About this Blog


About this Blog

I'm in my forties, I've been an (assistant, then associate, now full) professor since 2002 -- for a third of my life.

And I'm in search of some renewal. So I'm working my way through Susan Robison's The Peak Performing Professor, a workbook for faculty to help them manage their time by managing their life -- by working to integrate the diverse activities of the faculty toward a purpose.

The results of my reflections will be posted here, along with a small number of (totally within fair-use) quotations from the book to help contextualize my reflections.

More info about the book can be found here: http://peakperformingprofessor.com/ppp/


Friday, May 13, 2016

Exercise: Defining The Great Life (II)


In the first exercise in the workbook, I am asked to define:
  1. Great work (doing "high impact work in a timely fashion")
  2. How close I am to achieving great work (and what might complicate achieving great work)
  3. Great life (achieving a moderate level of satisfaction in life in the short and long term)
  4. How close I am to achieving great life (and what might complicate achieving great life)
  5. What are my biggest concerns as I think about achieving these things?
3.  Great life (achieving a moderate level of satisfaction in life in the short and long term)

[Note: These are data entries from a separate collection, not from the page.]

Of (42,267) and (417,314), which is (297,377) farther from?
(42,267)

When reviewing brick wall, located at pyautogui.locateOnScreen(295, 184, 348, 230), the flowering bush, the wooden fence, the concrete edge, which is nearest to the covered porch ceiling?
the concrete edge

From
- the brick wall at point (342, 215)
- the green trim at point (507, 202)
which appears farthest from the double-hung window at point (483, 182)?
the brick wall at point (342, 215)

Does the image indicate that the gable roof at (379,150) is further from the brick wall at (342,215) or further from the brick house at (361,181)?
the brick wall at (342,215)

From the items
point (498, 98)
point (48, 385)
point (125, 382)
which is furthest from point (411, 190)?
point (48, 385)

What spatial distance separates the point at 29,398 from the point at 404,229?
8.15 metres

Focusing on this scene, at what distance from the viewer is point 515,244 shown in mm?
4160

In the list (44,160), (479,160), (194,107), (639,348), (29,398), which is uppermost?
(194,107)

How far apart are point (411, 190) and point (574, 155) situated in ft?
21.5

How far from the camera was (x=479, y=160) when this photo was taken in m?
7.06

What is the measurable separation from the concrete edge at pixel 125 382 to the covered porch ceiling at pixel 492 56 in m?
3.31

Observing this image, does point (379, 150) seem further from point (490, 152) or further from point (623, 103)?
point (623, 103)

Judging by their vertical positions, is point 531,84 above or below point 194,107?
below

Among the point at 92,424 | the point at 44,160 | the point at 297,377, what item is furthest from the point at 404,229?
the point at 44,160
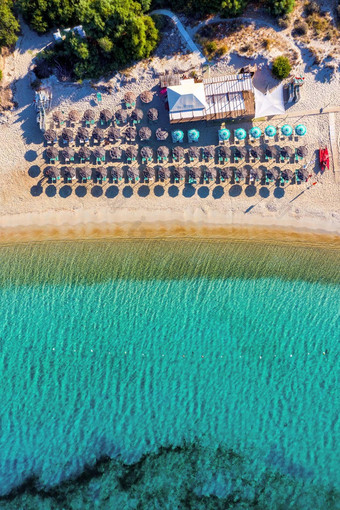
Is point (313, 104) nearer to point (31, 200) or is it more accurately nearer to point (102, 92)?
point (102, 92)

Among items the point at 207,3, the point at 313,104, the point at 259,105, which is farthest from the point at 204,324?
the point at 207,3

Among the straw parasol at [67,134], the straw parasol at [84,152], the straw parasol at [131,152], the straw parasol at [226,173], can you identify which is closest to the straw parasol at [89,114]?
the straw parasol at [67,134]

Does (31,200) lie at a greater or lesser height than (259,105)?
lesser

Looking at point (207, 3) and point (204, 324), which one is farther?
point (204, 324)

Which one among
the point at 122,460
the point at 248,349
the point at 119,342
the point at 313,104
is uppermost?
the point at 313,104

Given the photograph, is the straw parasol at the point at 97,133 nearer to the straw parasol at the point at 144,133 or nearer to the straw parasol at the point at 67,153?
the straw parasol at the point at 67,153

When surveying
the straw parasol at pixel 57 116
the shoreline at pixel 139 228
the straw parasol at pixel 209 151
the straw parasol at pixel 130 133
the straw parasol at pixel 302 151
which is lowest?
the shoreline at pixel 139 228
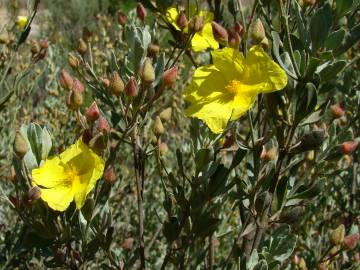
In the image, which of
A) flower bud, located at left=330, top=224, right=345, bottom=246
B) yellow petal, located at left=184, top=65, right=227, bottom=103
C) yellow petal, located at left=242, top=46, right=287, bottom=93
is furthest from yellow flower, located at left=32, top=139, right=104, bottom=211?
flower bud, located at left=330, top=224, right=345, bottom=246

This is the question I am asking as I read this book, the reason I am reading this book, in tandem with many other forms of self-reflective work.  After a series of professional and life changes and challenges, I think I can say this:
  • I will achieve a great life if I cultivate relationships with people who will always encourage me to become better than I am -- to see the limitations in myself that I cannot see, to share with me the stories that show me ways of experiencing life that are not part of my experience, who cultivate in me new practices of self-exploration and new experiences in the world, and who push me to become more than I am now, in a context that feels safe.
  • I will achieve a great life if I do the same for others whom I love (from the love one feels for family through the love one feels for friends through the love one feels for a partner and children).
  • I will achieve a great life if I take the insights from these relationships (as well as from the art, literature, media, and travel that I love) and from my own practices of self-reflection, and work to make myself and my community (professional, civic and family communities) better.
4.  How close I am to achieving great life (and what might complicate achieving great life)

I am closer to the wide array of friendships and family relationships like this than many people I know.  There are forms of these relationships (romantic, parental) that I have yet to make part of my life in this way.  

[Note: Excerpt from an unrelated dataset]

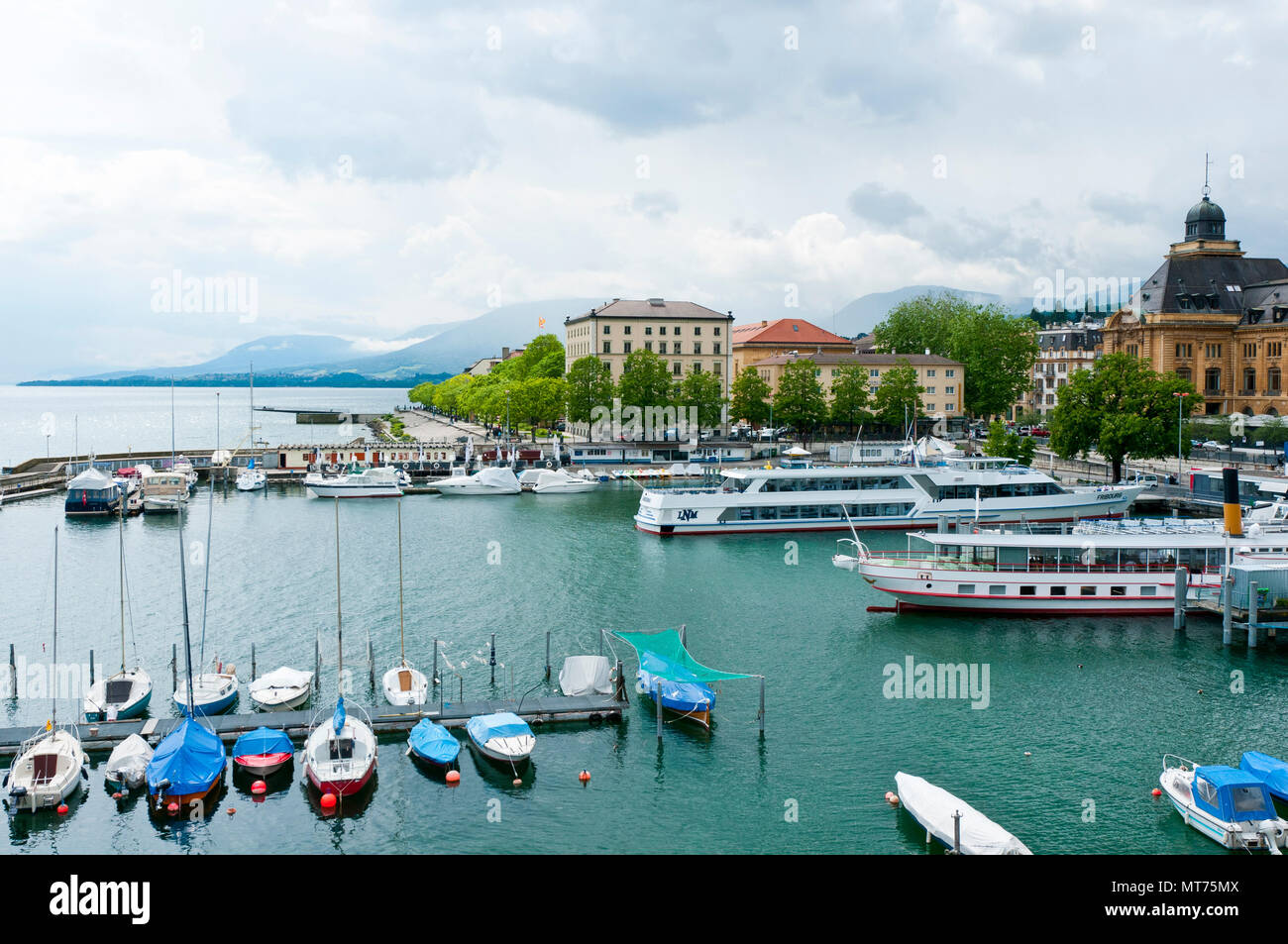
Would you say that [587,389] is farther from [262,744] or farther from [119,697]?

That said, working with the relationships I have -- I think I cultivate myself and others in the way I describe here, and I cultivate positive change in my communities in this way.  So close, but with growth ahead.

5.  What are my biggest concerns as I think about achieving these things?

My biggest concerns are always about what I don't see and what I don't understand, what I don't know.  What are the lacunae in my vision that keep me from moving forward?